Have starter
Do not use any type of metal spoon or bowl for mixing
Do not refrigerate
It is normal for the batter to rise and ferment
If air gets in the bag, let it out
Day 1: This is the date written on the bag. Do nothing
Day 2: Mash the bag
Day 3: Mash the bag
Day 4: Mash the bag
Day 5: Mash the bag
Day 6: Add to the bag 1 cup four, 1 cup sugar, & 1 cup milk. Mash the bag
Day 7: mash the bag
Day 8: Mash the bag
Day 9: Mash the bag
Day 10: Follow directions
1. Pour the entire contents of the bag into a non-metal bowl. Add 1 1/2 cups flour, 1 1/2 cups sugar and 1 1/2 cups milk.
2. Measuare out 4 separate batters of 1 cup each into 4 one gallon zip lock bags
Keep a starter for yourself and give 3 friends a bag
Mark the day’s date as Day 1 on each bag
Note: If you keep a starter, you will e baking every 10 days
Baking instructions: (after dividing batter into 4 bags)
1. Preheat oven to 325 degrees
2. To the batter remaining in the bowl add:
3 eggs 1 cup oil
1/2 cup milk 1 cup sugar
2 tsp cinnamon 1/2 tsp vanilla
1 1/2 tsp baking powder 1/2 tsp baking soda
1/2 tsp salt 1 cup flour
1 large box of instant vanilla pudding
3. Grease 2 large loaf pans.
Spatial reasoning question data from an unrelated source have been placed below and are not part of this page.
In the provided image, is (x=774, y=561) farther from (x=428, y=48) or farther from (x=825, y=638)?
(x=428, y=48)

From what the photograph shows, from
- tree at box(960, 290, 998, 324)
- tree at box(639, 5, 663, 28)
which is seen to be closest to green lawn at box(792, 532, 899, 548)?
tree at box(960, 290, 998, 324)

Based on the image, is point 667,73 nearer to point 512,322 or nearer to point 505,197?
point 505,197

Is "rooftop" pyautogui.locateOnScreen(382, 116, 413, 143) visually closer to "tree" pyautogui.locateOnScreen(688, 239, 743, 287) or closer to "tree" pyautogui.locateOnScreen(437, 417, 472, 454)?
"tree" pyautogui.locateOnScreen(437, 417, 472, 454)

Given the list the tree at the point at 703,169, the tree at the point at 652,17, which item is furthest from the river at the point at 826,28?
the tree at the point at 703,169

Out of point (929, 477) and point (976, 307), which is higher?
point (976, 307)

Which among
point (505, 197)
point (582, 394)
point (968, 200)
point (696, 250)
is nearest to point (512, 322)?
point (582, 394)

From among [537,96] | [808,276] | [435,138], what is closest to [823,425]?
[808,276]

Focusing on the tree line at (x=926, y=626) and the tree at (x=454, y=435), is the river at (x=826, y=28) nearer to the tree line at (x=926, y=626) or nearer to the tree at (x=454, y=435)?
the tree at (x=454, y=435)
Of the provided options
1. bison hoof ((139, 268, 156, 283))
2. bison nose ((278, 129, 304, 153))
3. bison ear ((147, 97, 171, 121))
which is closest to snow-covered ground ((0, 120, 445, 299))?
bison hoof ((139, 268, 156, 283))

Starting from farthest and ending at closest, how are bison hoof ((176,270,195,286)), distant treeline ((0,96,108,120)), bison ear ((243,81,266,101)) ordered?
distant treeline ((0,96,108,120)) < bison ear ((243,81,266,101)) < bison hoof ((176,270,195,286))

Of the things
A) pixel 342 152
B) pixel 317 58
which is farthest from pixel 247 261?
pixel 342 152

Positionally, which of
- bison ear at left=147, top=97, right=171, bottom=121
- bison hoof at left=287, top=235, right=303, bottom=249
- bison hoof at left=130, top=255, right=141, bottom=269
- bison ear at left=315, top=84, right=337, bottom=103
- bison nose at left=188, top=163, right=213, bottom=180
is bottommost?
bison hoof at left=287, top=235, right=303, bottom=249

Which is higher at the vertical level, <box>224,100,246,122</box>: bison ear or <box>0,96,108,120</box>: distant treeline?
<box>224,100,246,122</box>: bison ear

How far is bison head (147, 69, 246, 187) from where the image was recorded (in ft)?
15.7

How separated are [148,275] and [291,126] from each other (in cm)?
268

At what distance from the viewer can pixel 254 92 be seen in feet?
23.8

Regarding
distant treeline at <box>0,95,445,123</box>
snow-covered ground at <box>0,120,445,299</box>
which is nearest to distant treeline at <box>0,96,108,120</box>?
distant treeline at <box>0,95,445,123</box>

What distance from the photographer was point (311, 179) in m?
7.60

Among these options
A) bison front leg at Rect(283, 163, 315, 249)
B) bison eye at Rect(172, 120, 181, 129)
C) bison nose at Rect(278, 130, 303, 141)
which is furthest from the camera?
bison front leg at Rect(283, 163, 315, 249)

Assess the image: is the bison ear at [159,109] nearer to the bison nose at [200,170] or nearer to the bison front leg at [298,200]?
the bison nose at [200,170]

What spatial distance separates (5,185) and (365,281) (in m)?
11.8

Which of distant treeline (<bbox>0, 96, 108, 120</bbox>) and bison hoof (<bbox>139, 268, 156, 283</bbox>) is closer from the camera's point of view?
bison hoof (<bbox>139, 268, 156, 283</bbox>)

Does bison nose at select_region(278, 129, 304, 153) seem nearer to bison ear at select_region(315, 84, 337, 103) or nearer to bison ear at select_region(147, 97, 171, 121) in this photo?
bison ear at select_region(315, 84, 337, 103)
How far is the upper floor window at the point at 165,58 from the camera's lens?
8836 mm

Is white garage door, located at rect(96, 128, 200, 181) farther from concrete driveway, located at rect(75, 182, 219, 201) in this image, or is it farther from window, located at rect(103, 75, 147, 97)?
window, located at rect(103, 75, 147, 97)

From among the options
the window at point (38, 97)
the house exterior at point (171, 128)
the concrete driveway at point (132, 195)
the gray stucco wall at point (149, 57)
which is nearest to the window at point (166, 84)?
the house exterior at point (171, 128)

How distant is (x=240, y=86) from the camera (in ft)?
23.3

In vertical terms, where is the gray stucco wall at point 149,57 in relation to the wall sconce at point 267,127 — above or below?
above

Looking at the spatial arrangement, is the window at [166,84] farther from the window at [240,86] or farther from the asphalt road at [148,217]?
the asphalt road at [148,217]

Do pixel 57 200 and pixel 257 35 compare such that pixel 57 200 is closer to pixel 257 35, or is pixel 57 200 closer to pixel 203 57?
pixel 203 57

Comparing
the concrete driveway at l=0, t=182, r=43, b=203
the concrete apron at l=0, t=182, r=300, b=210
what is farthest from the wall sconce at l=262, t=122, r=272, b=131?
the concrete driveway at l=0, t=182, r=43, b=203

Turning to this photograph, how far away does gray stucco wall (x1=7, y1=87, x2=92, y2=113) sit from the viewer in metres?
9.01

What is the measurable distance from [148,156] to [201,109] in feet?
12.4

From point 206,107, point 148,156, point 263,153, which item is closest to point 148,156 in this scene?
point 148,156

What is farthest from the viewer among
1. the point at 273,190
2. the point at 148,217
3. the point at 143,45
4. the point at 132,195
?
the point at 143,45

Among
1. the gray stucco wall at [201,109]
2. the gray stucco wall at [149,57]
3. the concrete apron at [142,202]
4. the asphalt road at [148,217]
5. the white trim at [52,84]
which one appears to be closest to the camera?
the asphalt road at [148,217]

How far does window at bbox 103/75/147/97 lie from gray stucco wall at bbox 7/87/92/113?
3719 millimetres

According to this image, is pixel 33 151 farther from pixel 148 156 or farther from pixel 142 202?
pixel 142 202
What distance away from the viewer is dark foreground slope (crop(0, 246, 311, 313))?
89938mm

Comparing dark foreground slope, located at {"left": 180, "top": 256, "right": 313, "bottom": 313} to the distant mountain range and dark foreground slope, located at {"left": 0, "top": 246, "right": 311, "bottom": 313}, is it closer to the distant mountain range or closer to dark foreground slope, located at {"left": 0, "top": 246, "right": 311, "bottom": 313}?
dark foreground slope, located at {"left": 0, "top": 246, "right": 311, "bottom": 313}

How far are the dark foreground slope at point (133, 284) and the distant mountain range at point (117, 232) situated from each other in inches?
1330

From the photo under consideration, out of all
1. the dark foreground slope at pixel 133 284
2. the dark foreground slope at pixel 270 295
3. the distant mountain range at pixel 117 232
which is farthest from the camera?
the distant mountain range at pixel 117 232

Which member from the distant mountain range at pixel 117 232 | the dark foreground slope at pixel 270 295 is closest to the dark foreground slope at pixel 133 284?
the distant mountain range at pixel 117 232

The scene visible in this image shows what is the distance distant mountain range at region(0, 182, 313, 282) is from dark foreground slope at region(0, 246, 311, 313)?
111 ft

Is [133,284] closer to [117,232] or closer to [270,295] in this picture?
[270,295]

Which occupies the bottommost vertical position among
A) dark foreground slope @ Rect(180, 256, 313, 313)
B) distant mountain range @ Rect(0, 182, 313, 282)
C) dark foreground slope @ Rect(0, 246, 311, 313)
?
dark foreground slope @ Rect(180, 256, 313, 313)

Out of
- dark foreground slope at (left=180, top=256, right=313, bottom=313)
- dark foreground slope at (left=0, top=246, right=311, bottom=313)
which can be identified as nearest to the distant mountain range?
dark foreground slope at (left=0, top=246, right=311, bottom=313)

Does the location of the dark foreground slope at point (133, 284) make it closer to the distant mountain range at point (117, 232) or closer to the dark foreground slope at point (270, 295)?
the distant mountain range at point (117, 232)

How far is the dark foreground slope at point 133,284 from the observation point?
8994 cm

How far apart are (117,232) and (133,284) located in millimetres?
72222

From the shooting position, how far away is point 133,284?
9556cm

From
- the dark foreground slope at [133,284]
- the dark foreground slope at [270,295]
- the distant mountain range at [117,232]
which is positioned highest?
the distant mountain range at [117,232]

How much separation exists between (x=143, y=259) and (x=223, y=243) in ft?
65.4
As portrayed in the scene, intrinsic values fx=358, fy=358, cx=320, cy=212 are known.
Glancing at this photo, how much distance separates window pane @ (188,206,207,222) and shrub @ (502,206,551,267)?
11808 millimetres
Mix an addition 1/2 cup sugar & 1 1/2 tsp cinnamon
Dust the greased pans with half of the sugar mixture. Pour the batter evenly. Into the 2 pans. Sprinkle the remaining the sugar mixture over the top.
Bake for 1 hour. Cool until bread loosens evenly from the sides of the pans.